False positive: Too much cassava will be destroyed although they are healthy (loss in income).

To balance the two short comings we will use F-score that is the harmonic mean of precision and recall. Due to its bias as an evaluation metric F1-score would not a good score to measure accuracy, because recall and precision are evenly weighted.

The F-beta score is the weighted harmonic mean of precision and recall, reaching its optimal value at 1 and its worst value at 0. The beta parameter determines the weight of recall in the combined score. beta less than 1 lends more weight to precision, while beta greater than 1 favors recall (beta near to zero considers only precision, beta near to +inf only recall).

The two other commonly used F measures are the F2-score, which weights recall higher than precision, and the F0.5-score, which puts more emphasis on precision than recall.

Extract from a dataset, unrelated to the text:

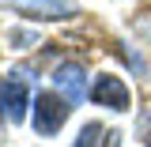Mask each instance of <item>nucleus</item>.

Since we want to put more emphasis on recall than on precision the F2-score will be the best metric in our case.

Exploratory Data Analysis

In this project, for the classification of cassava leaves as healthy and unhealthy through deep learning classification algorithms, a dataset of 21,397 labeled images collected during a regular survey in Uganda is introduced (5,656 training set and 15,741 test set). Most images were crowd-sourced from farmers taking photos of their gardens, and annotated by experts at the National Crops Resources Research Institute (NaCRRI) in collaboration with the AI lab at Makerere University, Kampala.

Data Distribution:

Data Imbalance: From our EDA we have observed an imbalance in the dataset, where CMD has 2,658 observations that account for about 46.99 percent, CBB 8.24 percent (466 observations), CBSD 25.51 percent (1,443 observations) CGM 13.67 percent (773 observation) and Healthy 5.59 percent ( observations).

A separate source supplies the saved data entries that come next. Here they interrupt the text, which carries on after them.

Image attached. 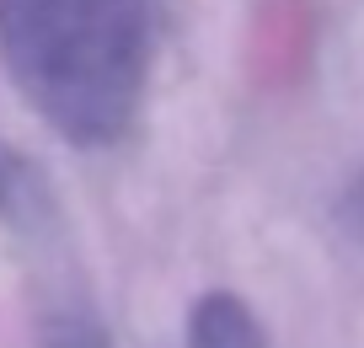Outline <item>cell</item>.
<instances>
[{
	"instance_id": "6da1fadb",
	"label": "cell",
	"mask_w": 364,
	"mask_h": 348,
	"mask_svg": "<svg viewBox=\"0 0 364 348\" xmlns=\"http://www.w3.org/2000/svg\"><path fill=\"white\" fill-rule=\"evenodd\" d=\"M156 54L150 0H0V65L22 102L80 150L134 129Z\"/></svg>"
},
{
	"instance_id": "5b68a950",
	"label": "cell",
	"mask_w": 364,
	"mask_h": 348,
	"mask_svg": "<svg viewBox=\"0 0 364 348\" xmlns=\"http://www.w3.org/2000/svg\"><path fill=\"white\" fill-rule=\"evenodd\" d=\"M343 225H348L353 236H364V172L353 177V188L343 193Z\"/></svg>"
},
{
	"instance_id": "277c9868",
	"label": "cell",
	"mask_w": 364,
	"mask_h": 348,
	"mask_svg": "<svg viewBox=\"0 0 364 348\" xmlns=\"http://www.w3.org/2000/svg\"><path fill=\"white\" fill-rule=\"evenodd\" d=\"M38 348H113V337L86 295H59L38 316Z\"/></svg>"
},
{
	"instance_id": "7a4b0ae2",
	"label": "cell",
	"mask_w": 364,
	"mask_h": 348,
	"mask_svg": "<svg viewBox=\"0 0 364 348\" xmlns=\"http://www.w3.org/2000/svg\"><path fill=\"white\" fill-rule=\"evenodd\" d=\"M0 225L27 247H54L65 236V214H59V193L43 177L33 156L0 139Z\"/></svg>"
},
{
	"instance_id": "3957f363",
	"label": "cell",
	"mask_w": 364,
	"mask_h": 348,
	"mask_svg": "<svg viewBox=\"0 0 364 348\" xmlns=\"http://www.w3.org/2000/svg\"><path fill=\"white\" fill-rule=\"evenodd\" d=\"M188 348H268V332L241 295L209 290L188 311Z\"/></svg>"
}]
</instances>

Missing Values: From our data analysis we have see that there are no missing values.

Image Quality: In our dataset we observed images of poor quality that could have impact in our model prediction. To solve this problem, we employed a lagrangian transformation to filter-out blurry images.

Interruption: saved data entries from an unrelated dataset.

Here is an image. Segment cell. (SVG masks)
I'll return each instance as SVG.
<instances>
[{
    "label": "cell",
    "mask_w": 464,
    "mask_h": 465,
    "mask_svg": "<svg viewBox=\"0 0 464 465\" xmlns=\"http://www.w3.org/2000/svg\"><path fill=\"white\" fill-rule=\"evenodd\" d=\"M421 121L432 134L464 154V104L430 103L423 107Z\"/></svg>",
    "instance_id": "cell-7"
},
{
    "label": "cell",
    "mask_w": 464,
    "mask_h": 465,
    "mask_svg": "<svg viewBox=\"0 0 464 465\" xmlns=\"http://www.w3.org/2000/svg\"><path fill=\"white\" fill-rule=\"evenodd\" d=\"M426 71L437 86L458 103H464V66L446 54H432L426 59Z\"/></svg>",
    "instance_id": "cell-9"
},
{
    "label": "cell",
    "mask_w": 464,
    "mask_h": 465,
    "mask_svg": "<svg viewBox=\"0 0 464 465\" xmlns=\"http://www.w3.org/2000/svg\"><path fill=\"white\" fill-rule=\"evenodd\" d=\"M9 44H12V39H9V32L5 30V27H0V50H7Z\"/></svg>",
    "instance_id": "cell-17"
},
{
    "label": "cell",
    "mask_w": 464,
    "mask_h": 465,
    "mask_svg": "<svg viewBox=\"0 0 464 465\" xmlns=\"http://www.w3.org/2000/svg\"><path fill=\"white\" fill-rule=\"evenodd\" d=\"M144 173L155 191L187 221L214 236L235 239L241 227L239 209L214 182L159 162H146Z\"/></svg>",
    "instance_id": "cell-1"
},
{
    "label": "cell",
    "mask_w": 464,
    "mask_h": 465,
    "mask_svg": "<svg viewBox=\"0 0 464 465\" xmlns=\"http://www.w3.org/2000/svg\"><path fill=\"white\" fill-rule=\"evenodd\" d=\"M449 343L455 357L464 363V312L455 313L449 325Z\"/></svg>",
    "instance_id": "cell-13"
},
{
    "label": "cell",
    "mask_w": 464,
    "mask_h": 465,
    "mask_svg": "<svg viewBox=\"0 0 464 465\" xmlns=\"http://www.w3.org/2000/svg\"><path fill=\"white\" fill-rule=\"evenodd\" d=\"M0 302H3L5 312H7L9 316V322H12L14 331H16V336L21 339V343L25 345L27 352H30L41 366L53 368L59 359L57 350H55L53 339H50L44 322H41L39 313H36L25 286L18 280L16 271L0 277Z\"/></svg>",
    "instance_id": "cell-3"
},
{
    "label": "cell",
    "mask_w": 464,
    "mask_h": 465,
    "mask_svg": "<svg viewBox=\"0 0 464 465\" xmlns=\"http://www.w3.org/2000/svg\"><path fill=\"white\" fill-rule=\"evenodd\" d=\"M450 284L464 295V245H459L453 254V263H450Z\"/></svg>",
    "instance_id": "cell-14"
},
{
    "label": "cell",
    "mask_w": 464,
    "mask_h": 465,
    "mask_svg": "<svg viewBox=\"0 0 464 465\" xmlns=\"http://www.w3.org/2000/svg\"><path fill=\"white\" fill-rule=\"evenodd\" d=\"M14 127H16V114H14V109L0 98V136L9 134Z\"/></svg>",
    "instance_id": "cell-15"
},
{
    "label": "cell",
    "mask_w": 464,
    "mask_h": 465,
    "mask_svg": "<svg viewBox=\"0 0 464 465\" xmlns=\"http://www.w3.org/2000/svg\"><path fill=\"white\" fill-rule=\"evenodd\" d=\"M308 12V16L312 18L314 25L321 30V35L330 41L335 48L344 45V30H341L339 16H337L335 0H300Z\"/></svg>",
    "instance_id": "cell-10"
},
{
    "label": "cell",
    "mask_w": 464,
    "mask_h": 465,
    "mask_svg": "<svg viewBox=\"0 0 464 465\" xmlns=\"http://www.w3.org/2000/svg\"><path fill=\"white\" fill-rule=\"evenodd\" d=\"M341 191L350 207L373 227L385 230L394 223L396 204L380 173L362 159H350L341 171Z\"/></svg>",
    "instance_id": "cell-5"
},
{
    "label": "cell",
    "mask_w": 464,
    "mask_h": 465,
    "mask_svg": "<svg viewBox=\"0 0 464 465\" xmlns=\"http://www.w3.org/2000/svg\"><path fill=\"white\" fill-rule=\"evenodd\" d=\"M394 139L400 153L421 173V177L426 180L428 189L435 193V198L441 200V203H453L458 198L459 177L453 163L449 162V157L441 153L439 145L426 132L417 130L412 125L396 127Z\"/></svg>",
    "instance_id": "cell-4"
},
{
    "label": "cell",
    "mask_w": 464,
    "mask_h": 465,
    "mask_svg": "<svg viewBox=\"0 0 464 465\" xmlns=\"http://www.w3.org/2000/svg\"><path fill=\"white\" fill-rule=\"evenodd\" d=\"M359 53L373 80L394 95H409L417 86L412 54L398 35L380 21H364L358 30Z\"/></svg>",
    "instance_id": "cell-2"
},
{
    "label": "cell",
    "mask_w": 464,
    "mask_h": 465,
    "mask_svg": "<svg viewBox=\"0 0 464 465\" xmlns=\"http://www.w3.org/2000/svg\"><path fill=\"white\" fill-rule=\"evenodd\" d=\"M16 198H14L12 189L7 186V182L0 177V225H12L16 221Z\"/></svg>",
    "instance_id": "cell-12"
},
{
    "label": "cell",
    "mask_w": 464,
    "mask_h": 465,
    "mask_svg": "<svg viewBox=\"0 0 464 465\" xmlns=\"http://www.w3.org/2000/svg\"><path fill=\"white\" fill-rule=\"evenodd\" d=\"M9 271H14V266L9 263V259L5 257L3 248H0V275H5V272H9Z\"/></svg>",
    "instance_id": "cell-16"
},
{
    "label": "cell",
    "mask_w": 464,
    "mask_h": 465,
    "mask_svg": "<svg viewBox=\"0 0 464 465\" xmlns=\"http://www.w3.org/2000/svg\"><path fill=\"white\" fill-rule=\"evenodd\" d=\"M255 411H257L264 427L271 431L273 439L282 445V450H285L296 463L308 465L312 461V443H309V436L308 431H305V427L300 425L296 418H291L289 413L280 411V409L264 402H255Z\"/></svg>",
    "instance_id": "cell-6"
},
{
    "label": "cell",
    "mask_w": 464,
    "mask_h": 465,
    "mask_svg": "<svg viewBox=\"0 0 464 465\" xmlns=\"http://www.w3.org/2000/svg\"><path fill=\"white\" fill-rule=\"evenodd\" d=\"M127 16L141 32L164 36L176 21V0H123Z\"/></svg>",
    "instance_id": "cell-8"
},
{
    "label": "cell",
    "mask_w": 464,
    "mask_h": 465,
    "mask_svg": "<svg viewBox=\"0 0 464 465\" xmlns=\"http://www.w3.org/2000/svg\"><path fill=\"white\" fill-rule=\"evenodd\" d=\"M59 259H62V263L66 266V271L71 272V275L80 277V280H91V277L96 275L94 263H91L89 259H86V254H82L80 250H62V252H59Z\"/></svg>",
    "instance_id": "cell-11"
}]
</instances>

Data Cleanness: We have observed that there are parts of cassava plant and other objects that should not belong to the dataset. This also will have to some extent a negative impact on model accuracy during training.

Baseline Models Selection

Baseline Model:

The baseline model is a simple sanity check that consists of comparing one’s estimator against simple rules of thumb. The target is, to beat the dummy classifier that makes predictions using simple rules. DummyClassifier implements simple strategies for classification as:

  • stratified generates random predictions by respecting the training set class distribution.
  • most_frequent always predicts the most frequent label in the training set.

From our dataset the probability of getting CMD is 46.99%, that of CBB 8.24%, CBSD 25.51%, CGM 13.67% and a Healthy one 5.59%. Our baseline model is a probability function where its prediction is based on a label with the highest probability rate which is CMD(3). However, due to the imbalanced nature of our dataset accuracy can be a misleading metric in our modeling.